Is it just for kids?
You know, fun games and hunts and sugar-levels spiking to the point of giddy energy.
Or is it for the religious?
The rule following, tradition-abiding folks.
Or is it for the families?
The ones who still like each other or at least who tolerate a (free) meal together occasionally.
Is it for the well-dressed?
The wrinkle-free, latest trend, matching pastel type people.
Or is it for the consumer, when sales are good and every store has something new to offer for springtime?
Maybe it is for the home improve-er?
The long weekend is perfect for heading to the hardware store to buy mulch and flowers or supplies for that spring project.
So who is Easter for then?
I believe that Easter is for the Monday mornings. It is for the broken hearted and the broken down. It is for the wound that won’t heal. It is for the body that is aging. It is for the tree whose leaves are diseased. It is for the dream unrealized. It is for the civil war-torn country. It for the runner whose strength is failing.
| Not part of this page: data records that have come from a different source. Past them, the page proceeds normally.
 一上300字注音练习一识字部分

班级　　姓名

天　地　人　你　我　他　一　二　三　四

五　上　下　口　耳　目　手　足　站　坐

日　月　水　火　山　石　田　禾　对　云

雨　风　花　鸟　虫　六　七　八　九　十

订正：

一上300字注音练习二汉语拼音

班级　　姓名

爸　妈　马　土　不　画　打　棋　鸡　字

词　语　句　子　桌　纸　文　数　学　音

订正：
It is for the ocean’s coast strewn with trash. It is for the childhood ended too early, the adulthood ended too soon, the elderly left alone. It is for the mundane and the tired, the down and depressed. It is for the hospital rooms and homeless dormitories. It is for battlefields and for the lecture halls. It is for the messy, the ruined, the forgotten. It is for all souls, and for all of creation.
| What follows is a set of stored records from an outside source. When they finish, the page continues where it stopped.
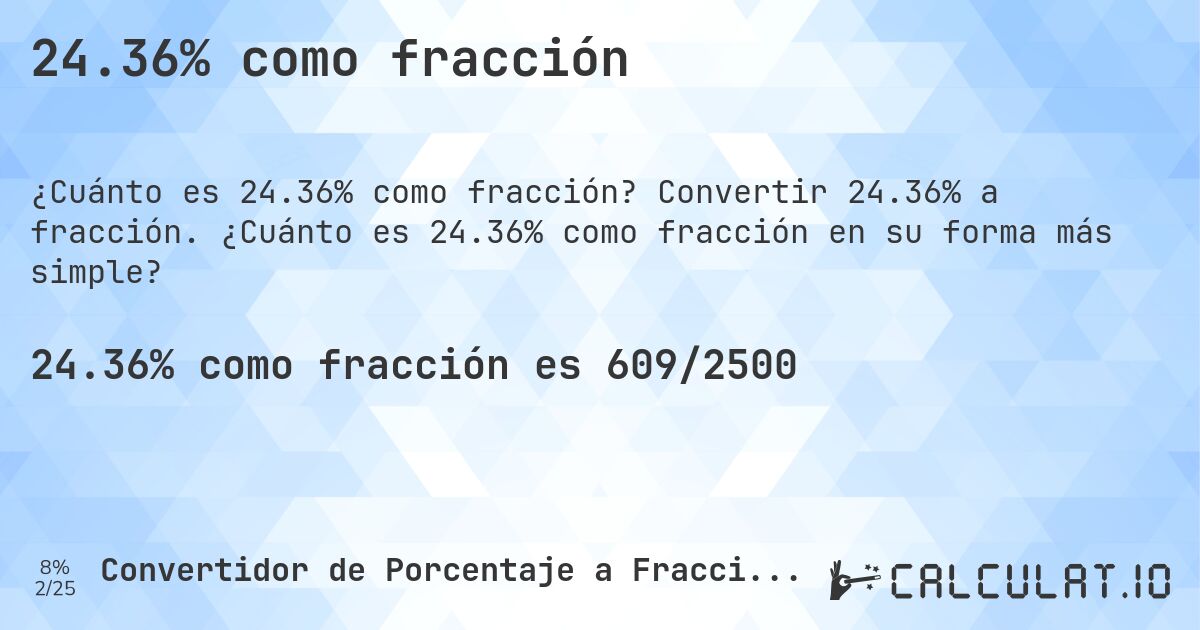 24.36% como fracción

¿Cuánto es 24.36% como fracción? Convertir 24.36% a fracción. ¿Cuánto es 24.36% como fracción en su forma más simple?

24.36% como fracción es 609/2500

8%
2/25

Convertidor de Porcentaje a Fracci...

CALCULAT.IO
Easter is for you and for me.
Easter is for anyone with bad news needing good news. It is for anything futile or broken needing a lasting fix. It is for anything tired longing for new strength.
Don’t be deceived about the reality of Easter…
Yesterday, the eggs were hunted, dyed, counted, stepped on, consumed, and cast aside….but, we don’t box up Easter until next year…we don’t cast it aside for another day. No, we hang every moment on the promise that is Easter. We view every circumstance in light of the good news that Jesus is the King of Kings, that Jesus is alive, and that Jesus is coming back to restore all things.
Everything finds its meaning in that reality. Even the meaningless, even when we can’t wrap our minds around it…we are free from the power of sin and death, and one day we will be free from the presence of sin and death.
So let our Monday, our mundane, and our miserable places be grounded in Jesus. Let us cling to the hope found only in Jesus. Even in the face of hardship and trial and pain and sorrow and whatever circumstance threatens our hope…we boast in what Jesus did for us. Easter is for you. Christ died. For you. Don’t let Monday squeeze out the miracle of Easter. Grasp it. Trust it. Trust Him.